Sen. Jay Rockefeller, D-WV, chairman of the Senate Committee on Commerce, Science and Transportation, said the 20-year-old Cable Television and Consumer Protection Act no longer encourages competition or protects consumers – the law’s original goals.
“Consumers are still forced to purchase larger and larger packages of channels no matter how few they actually watch,” Rockefeller said. “This says to me that the market isn’t working. Real competition should be bringing rates down.”
Sen. John Kerry, D-MA, said one of the biggest problems with the Cable Act is the service disruptions that result from standoffs between cable providers and TV stations over retransmission fees.

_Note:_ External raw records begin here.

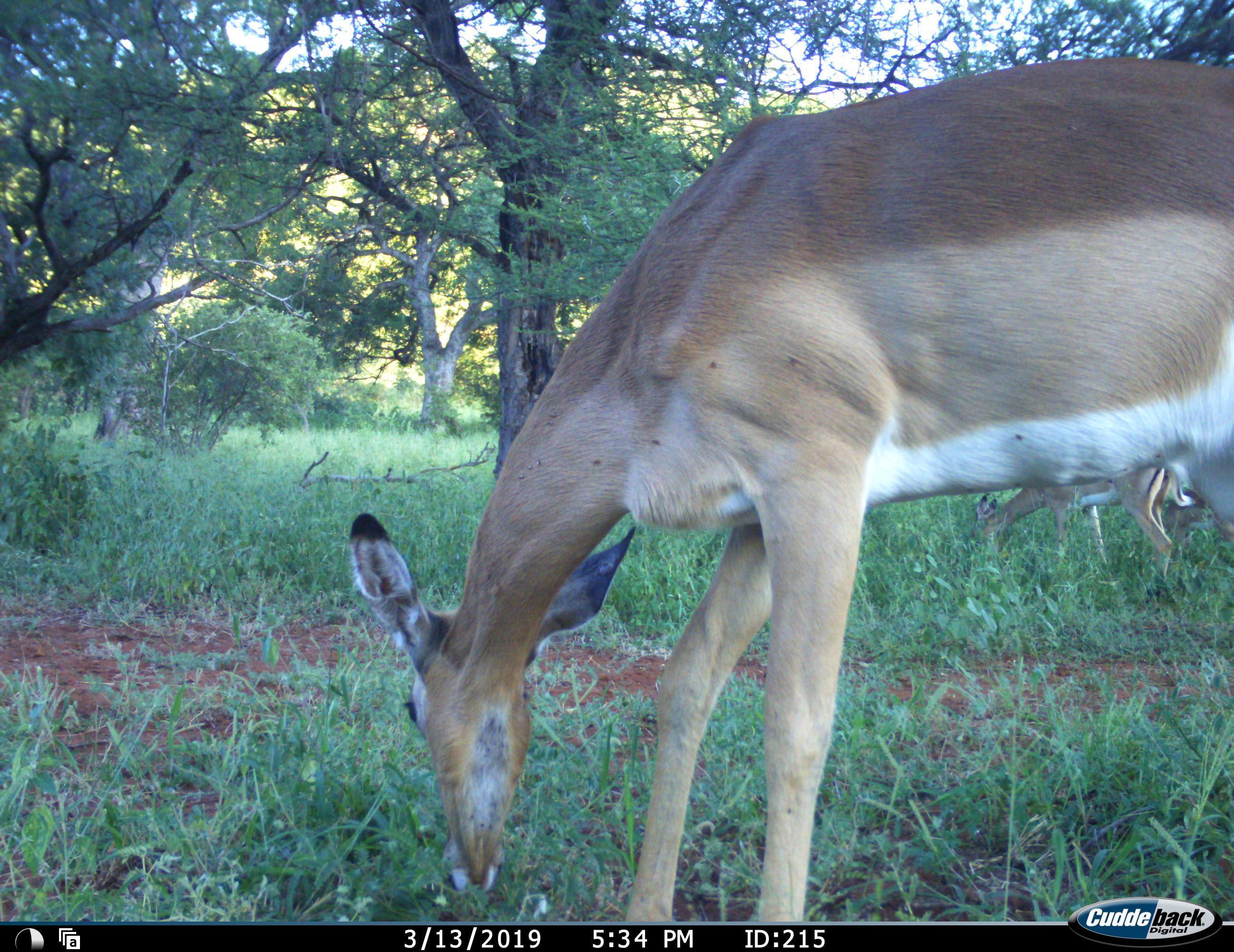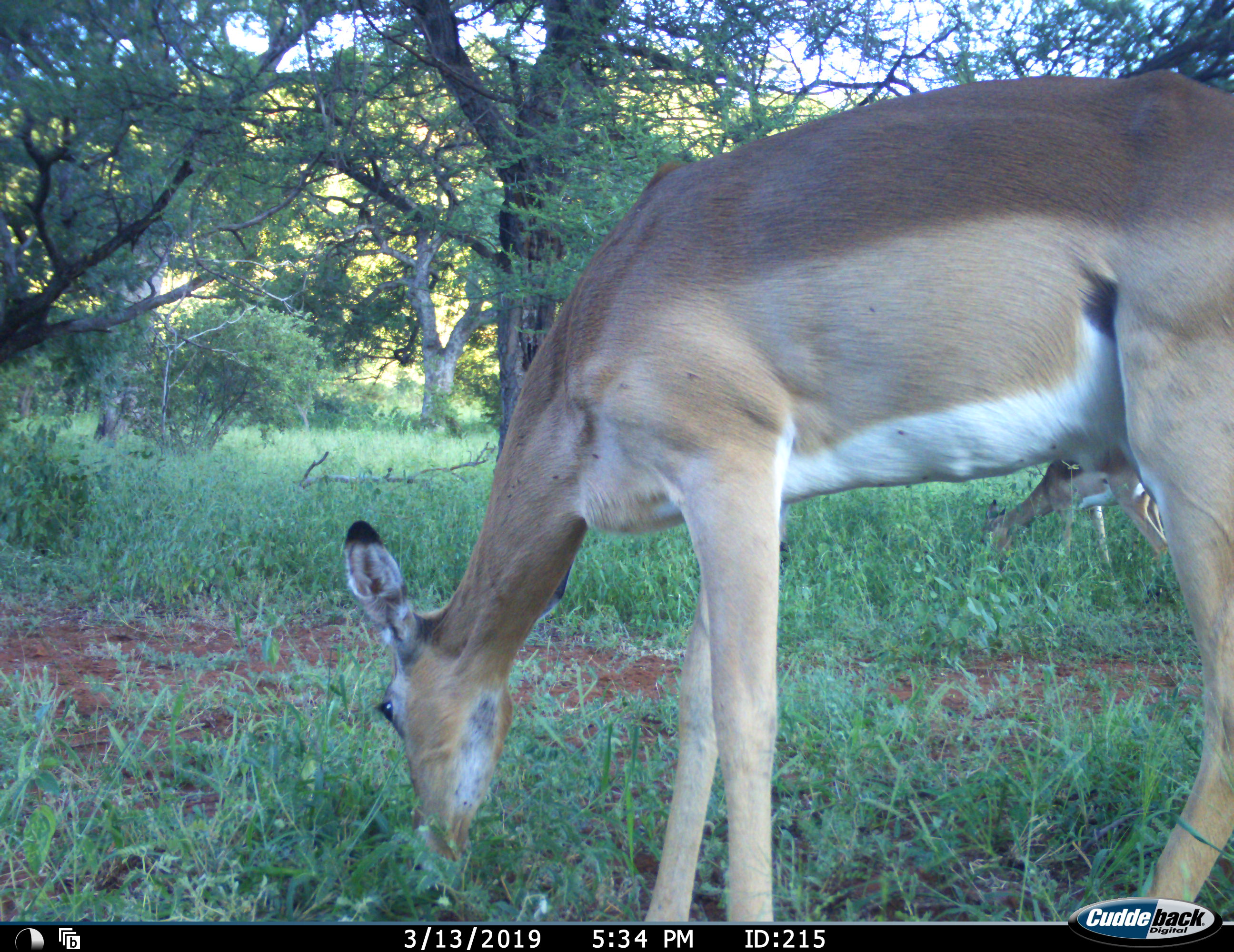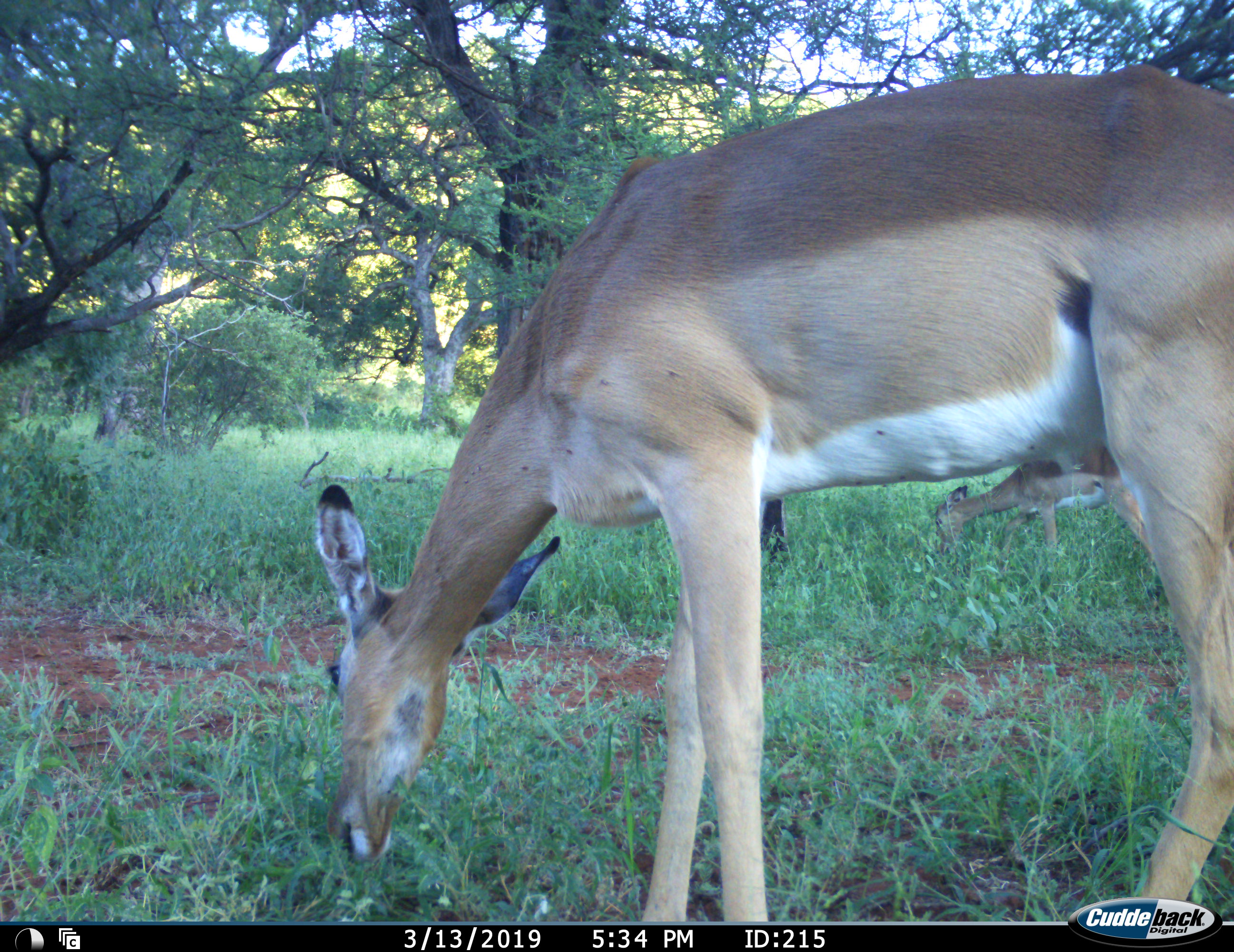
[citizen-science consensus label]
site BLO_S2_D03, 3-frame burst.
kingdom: Animalia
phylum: Chordata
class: Mammalia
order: Artiodactyla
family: Bovidae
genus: Aepyceros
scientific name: Aepyceros melampus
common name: impala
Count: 2.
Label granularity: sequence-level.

“I don’t want to see the pulling of signals become a repeatedly used tool for arriving at a dispute resolution,” Kerry said. “I want to shield consumers from unfair treatment or from being pawns in negotiations.”
While Kerry said he does not want to overhaul the existing law, he is in favor of making “moderate tweaks” to retransmission procedures.

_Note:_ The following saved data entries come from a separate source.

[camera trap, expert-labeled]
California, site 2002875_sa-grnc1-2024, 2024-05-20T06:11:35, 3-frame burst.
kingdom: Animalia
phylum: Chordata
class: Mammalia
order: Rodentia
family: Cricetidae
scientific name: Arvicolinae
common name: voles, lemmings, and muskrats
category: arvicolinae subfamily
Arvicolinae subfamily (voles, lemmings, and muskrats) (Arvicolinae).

Republican Sen. Jim DeMint, R-SC, said tweaks would not be enough. Instead, he said Congress should repeal the 1992 law because competition has resulted in increased options for viewers. “It was a right created out of whole cloth to combat a cable monopoly,” DeMint said.
Colleen Abdoulah, chairwoman of the American Cable Association and CEO of WOW!, also said minor changes would not be enough.

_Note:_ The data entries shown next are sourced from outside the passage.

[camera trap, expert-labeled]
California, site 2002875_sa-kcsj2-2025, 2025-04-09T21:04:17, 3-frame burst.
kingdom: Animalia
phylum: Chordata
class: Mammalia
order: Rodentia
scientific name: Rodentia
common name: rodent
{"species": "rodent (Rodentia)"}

“The 1992 Act lags behind profound technological developments and business innovation,” Abdoulah said. “As a result, outdated laws applied to a rapidly changing marketplace create serious problems for consumers.”
As evidence, Abdoulah said that there have already been 69 blackouts this year – a 35 percent jump from last year.
But not everyone was on board with altering the law. Martin Franks, the executive vice president for planning, policy and government affairs for CBS Corp., said making changes to the retransmission process would have a severe impact on the television industry – particularly the local markets.
“Introducing even more claimants into an already challenging negotiating environment may lead to more disputes, not fewer,” Franks said. “Many smaller players, including small cable operators, will be squeezed out of the business.”
Franks also said CBS’ track record proves the blackout problem has been blown out of proportion. Since CBS split with Viacom more than six years ago, Franks said the company has successfully negotiated close to 100 retransmission agreements without any hiccups in service.
Gordon Smith, CEO of the National Association of Broadcasters, echoed Franks’ sentiments and said that more than 99 percent of the deals between cable providers and TV stations are completed without ever hurting the consumer.
Of the 5,800 cable and satellite television providers in the U.S., Smith said that only three companies – Time Warner Cable, DirecTV and Dish Network Corp. – are responsible for 75 percent of disruptions this year.
“Even after two decades, the retransmission consent system is working just as this committee wisely intended,” Smith said. “Congress in its wisdom has fostered what is unique across the globe – a local broadcasting system that provides local content and community focused programming.”